反発する地主たちが座り込みなど身体を張って抗議活動を展開。

田島利夫さん: 
地主さんたちが、その工事者の方々をストップさせたり、溝に入って出てこないとかいろいろ実力行使をするんですね。

結果的にアメリカ側は工事を断念した。

田島利夫さん: 
あの時のアンテナができてしまったら、返還は無かったんじゃないかなと思います。

米側との交渉をスムーズにした共同使用 最大の布石は役場の建設

読谷村は飛行場だった土地を着実に取り戻す計画を練っていた。

その手法は共同使用だ。

住民とアメリカ軍が利用できる施設として野球場などを建設することで、アメリカ側との交渉をスムーズにした。

村が共同使用を進めるなかで土地を取り戻すための最大の布石としたのが、飛行場中心地への役場の建設だった。

田島利夫さん: 
野球場を作ったあと運動場をつくる、一歩一歩進めていくんです。その中に役場の移転という目標が定まりました。これも共同使用でお願いしたいですということをずっと米軍と大蔵省に折衝するんですね。

しかし、役場の建設には待ったがかかる。

田島利夫さん: 
大蔵省は、なんでまた沖縄の行政がそこを使わなきゃいけないのということでバツなんですよね。

難航する交渉 活路を風水に見出す

役場の建設が難航する中、田島さんたちはあるものを用いて読谷村がその場所に無ければならないような意味付けをした。風水だ。

田島利夫さん: 
残波岬をくちばしにして、鳳凰が飛び立とうとしている姿です。読谷飛行場はちょうど中央にあって、その鳳凰のお腹にあたります。飛行場跡地はものを作るところ価値を作るところですよ、というような占断(せんだん)です。こういう言い方は素敵だなと思いました。跡利用を説明するときにもちょうどぴったり合います。

この風水の考えが直接基地の全面返還に繋がったわけではないが、この鳳凰の姿は読谷村内で多く見ることができる。

返還を決定づけた出来事 2007年に飛行場が全面返還

そして、1995年、読谷補助飛行場の返還を決定づけた出来事が起こる。

田島利夫さん: 
少女暴行事件が起きて、沖縄中が燃えるわけですよね。あの時に日米合同委員会がその沖縄の激しい抗議運動に対して、米軍基地を縮小整理しましょうと。

少女暴行事件を皮切りに沖縄の米軍基地の整理縮小の機運が高まり、読谷補助飛行場の返還が決定した。 

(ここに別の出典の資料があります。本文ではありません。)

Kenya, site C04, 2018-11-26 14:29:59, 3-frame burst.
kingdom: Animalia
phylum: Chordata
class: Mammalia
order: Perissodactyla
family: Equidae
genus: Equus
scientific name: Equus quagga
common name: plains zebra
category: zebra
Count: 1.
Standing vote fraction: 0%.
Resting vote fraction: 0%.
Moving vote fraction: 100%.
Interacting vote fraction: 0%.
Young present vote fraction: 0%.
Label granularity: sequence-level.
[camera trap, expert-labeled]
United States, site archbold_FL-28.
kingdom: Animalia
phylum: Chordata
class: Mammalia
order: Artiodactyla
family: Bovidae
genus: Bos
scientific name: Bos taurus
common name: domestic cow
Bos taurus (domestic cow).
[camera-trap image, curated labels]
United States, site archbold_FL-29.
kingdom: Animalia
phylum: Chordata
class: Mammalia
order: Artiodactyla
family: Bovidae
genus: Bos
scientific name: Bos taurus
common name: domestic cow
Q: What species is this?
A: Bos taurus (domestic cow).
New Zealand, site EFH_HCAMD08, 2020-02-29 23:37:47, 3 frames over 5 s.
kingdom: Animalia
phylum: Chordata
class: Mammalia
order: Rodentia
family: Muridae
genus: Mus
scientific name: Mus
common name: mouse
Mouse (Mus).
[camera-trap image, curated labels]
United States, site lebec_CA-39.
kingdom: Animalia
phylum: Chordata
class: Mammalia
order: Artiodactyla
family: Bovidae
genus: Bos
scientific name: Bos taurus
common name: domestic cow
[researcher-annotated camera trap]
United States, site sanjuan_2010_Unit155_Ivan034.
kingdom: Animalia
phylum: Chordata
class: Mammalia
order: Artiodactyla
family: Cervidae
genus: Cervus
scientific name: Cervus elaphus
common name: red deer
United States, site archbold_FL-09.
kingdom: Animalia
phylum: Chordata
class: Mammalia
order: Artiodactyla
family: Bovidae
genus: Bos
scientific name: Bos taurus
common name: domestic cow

1997年には念願だった役場が建設され、飛行場は2007年に全面返還された。

沖縄テレビ 延総史 記者: 
これが実現するとは思っていましたか?

田島利夫さん: 
半々ですね。かなり難しいとは思っていました。

飛行場の跡地には、不戦の誓いなど数々の平和に関するモニュメントが建てられている。

沖縄戦で土地を奪われた住民たちは自らの強い想いと知恵を絞り、生活の根幹であるその土地を取り戻してきた。

人口が全国で一番多い村となった読谷村。
今後、役場の周辺には畑や幹線道路ができる予定で、村の象徴である鳳凰がさらに読谷村を活気づける。